Dark Sword always pays its debts

By Polar_Bear
In Crowdfunding
Feb 20th, 2014

Dark Sword Miniatures launched a Kickstarter campaign in order to expand their George R.R. Martin line of minis. It’s already well over the goal with 18 days still to go.


From the campaign:

Dark Sword has been producing the critically acclaimed George R.R. Martin Masterworks range of tabletop gaming scale pewter miniatures at a very measured pace over the past 6+ years. About a miniature a month is what it has broken down to. These miniatures are created working closely with George himself from how he envisioned the characters from the books in his mind – they are not from the HBO series. George personally approves every single sculpt as he is an avid miniature collector (his personal collection is beyond epic) and has quite the eye for what he wants in this line. With your backing and support on this project, we would like to increase this pace and come out with a very large expansion of new miniatures in one unified release for the range in early 2014.

About "" Has 26139 Posts

I was born at a very young age. I plan on living forever. So far, so good.
  • Justacomment

    Once again another company that does not need a kick to start…Just another pre-order system..

  • surprize

    You cynic! This is clearly a small start-up company using kickstarter to test the water for an obscure line of miniatures for which they have no idea if there is a market, or even if many people will have heard of this “game of thrones”.

    Its a shame they all seem to be sculpted by Tom Meier. I’ve looked at the line before and the sculpts by Jeff Grace are quite nice, just don’t like Tom’s sculpts; poses and faces feel off to me.

  • I don’t get the idea that an established company can’t use Kickstarter. Simply because I’ve been selling things for a long time doesn’t mean I have the money to invest in a project.

  • mweaver

    Some lovely miniatures in that set. My wife supported the project about 4.3 seconds after she came across it.

    I think Tom Meier is one of the most talented sculptors out there, personally. But he has a fairly distinct style, so I can understand if you don’t like that style, you won’t like his miniatures in general. I find them extremely well proportioned figures with excellent faces.
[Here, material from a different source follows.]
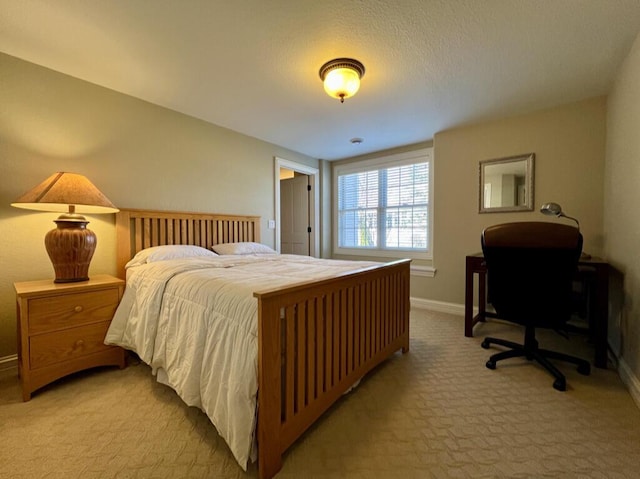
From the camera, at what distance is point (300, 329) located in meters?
1.29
    Agree that Jeff Grace is another very talented sculptor.


  • KelRiever

    I have no interest in the kickstarter not because Darksword shouldn’t do it, but because I have no interest in the overrated world of George RR Martin.

    There, I said it.

    • parrot1500

      Amen, KelRiever.

  • darkendlight

    I am not sure why but I just don’t like the miniatures that are shown in the kickstarter.

  • Justacomment

    Varagon what are they raising this money for? They have the rights, the production connections and I promise you if this kickstarter were to fail somehow they could still make all of these minis…you know the normal way of doing business like they did with every other mini they produce. Kickstarter should not be used as a preorder system by the bigger companies as it sets expectations to high when a little guy or actual new start company wants to try themselves. If Varagon INC wanted to make minis and tried to kickstart your potential backers would immediately compare your “deal” to reaper, cool mini etc. I know people how back stuff on there solely based on potential savings now and that’s not the point of crowd funding.

    Just a comment though….

    • Myrthe

      Good points if we were in the time of Kickstarter in it’s infancy. Unfortunately, the way Kickstarter (and general crowdfunding) has evolved, I think your points are outdated and seem like my Gramps looking back wistfully at “the Good Ole Days” 😉 We can’t change what Kickstarter has evolved into. It’s just a different tool for companies to gain funding in a faster-than-conventional way and test the demand for product at the same time. Pre-order, or not, startup or established.

      Having said that, and I don’t disagree with your points, I would like to see Kickstarter begin to differentiate between the two types of projects, though. Maybe holding established companies to a higher standard and obligating them to deliver product and in timely fashion.

      I know the Kickstarter of today isn’t what the creators envisioned it to be when they launched. Manufacturers and consumers have dictated its evolution. But I think it’s time that Kickstarter formally grow up and try to address some of the issues that have been plaguing larger projects and, in turn, effecting pledges on smaller ones. Lofty goals of supporting the arts and small start-ups is great but, if you’re going to also host projects of well-established companies looking to fund a new project, you need to view that with a critical eye and a different set of rules. Right now, the overlap is posing more and more problems.

      Personally, I don’t mind a pre-order if it allows a company to bring something to market years sooner than they would normally be able to. Ultimately, like any purchase or investment, it falls to the individual making it to decide if it’s worth the cash.